* [Input for this task]

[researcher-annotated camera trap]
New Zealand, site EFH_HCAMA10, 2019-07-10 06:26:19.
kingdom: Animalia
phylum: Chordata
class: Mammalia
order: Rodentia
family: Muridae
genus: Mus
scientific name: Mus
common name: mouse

--

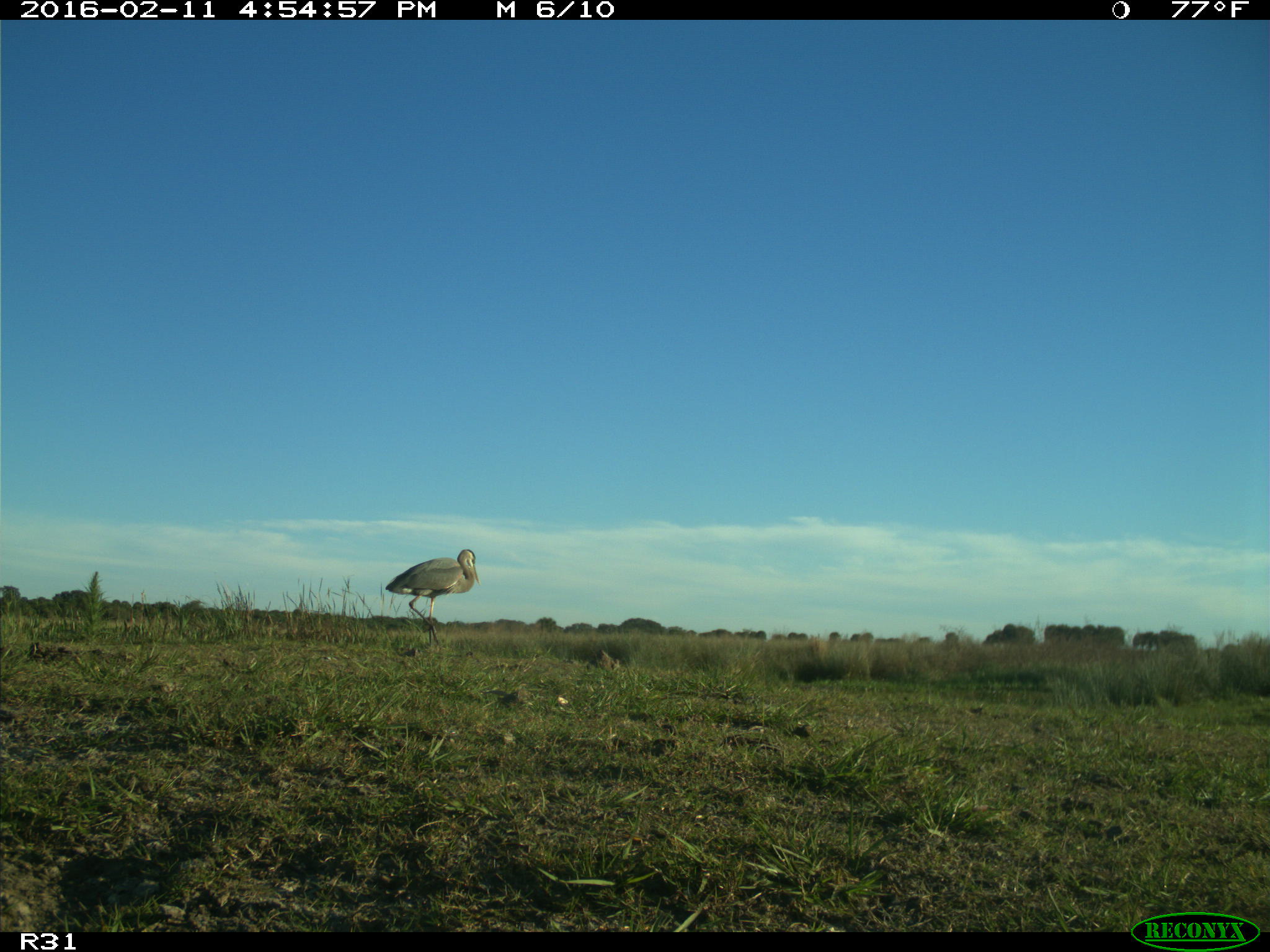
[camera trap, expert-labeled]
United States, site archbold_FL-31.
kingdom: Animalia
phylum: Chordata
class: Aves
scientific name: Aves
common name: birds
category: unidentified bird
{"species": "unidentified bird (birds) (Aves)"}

* [Assignment]
The word "site" occurs on some lines of the entries. Work out how many such lines there are and reply with the number alone.

* [Output]
2